Write a 200-words news story (or submit a new photo with a short description) answering the questions: What event? Where and when did it happen? Who was involved? How did the event occur? Why is it noteworthy?

The site has identified three examples of good local stories for new writers. One of the stories is about a Kenyan man, Lawrence Gekonge, who buried his wife in the kitchen after she passed away because she used to spend most of her time there.The man says that he should be buried in the sitting room of the main house when he dies.

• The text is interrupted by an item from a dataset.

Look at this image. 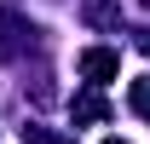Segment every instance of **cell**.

The second story is about citizen reporter, Dickens Luvanda, who has managed to consistently publish over 50 stories a week. The third one is about 1,200 title deeds lying uncollected at the Lands Registry.

The project's lead editor Enoch Nyariki told Global Voices in an email conversation that the site has so far published 61,000 stories. He said that one of the main challenges the project is facing is having citizen reporters take advantage of free HiviSasa Academy they have set up to empower reporters with basic news writing skills.

The YouTube video below is an introduction to the academy in Sheng, a mixture of Swahili and English:

The academy offers various free lessons such as How To Interview, How to Report Court Stories, Writing Lawfully – Plagiarism/Accreditation, Writing Lawfully – Defamation/Libel, Hate Speech, etc.

Piloted in 2012 with the support of 88mph, which invests in start-ups, the project was launched in January 2014. Other investors in the project are Omidyar Network and Novastar Ventures.

Editor's note: Global Voices also receives support from Omidyar Network.